Question

prove that only one one onto function possess an Inverse function​

Answer 1

we have to prove that , A function is invertible function if and only if it is bijective ( means one to one and onto).

proof : suppose $f:A\rightarrow B$ is an invertible function. and $f^{-1}$ is inverse of it.

first we have to show that f is injective (one to one ).

suppose $a,b\in A$ are such that f(a) = f(b)

then we can apply $f^{-1}$ to both sides to get, $f^{-1}of(a)=f^{-1}of(b)$.

now by the definition of inverse, both the above compositions are the identity on A. so, we can $f^{-1}of(a)=f^{-1}of(b)\implies a=b$

but we know, if $a,b\in A$ are such that f(a) = f(b) $\implies$a =b, then f is one-to-one function or injective function.

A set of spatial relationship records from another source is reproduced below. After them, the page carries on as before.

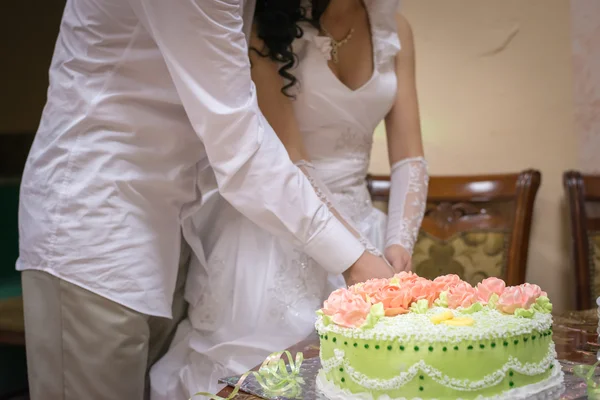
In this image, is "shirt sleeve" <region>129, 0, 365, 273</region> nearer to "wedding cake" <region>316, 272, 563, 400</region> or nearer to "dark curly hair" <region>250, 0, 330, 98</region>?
"dark curly hair" <region>250, 0, 330, 98</region>

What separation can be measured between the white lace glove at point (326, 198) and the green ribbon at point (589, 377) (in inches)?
24.0

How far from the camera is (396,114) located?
1877 mm

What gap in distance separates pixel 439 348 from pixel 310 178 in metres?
0.74

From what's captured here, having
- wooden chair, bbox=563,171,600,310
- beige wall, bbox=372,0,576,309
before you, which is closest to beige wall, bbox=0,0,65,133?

now, to show surjective function. let $b\in B$ and let $a=f^{-1}(b)$ then,

$f(a)=fof^{-1}(b)=(fof^{-1})(b)=b$ [ as f is inverse so, $fof^{-1}(x)=x$

but we know, from definition of surjective, if $b\in B$ in such a way that $a=f^{-1}(b)$ and $f(a)=b$

then, f is surjective or onto function.

hence, given function, f is also surjective or onto function.

now it is proved that a function is invertible function if and only if it is one to one and onto.